### Written request
Reproduce the text of each item below word for word, leaving out the pictures.

begin Records shown

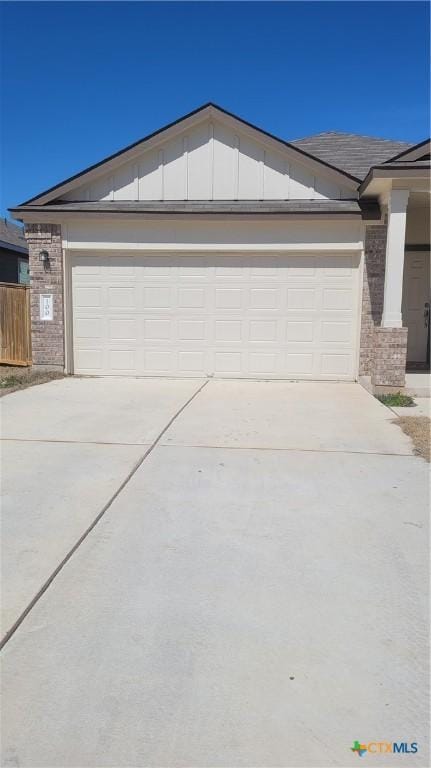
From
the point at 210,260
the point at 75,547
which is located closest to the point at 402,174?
the point at 210,260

end Records shown

### Answer below
From
the point at 210,260
the point at 75,547
which is located closest to the point at 402,174?
the point at 210,260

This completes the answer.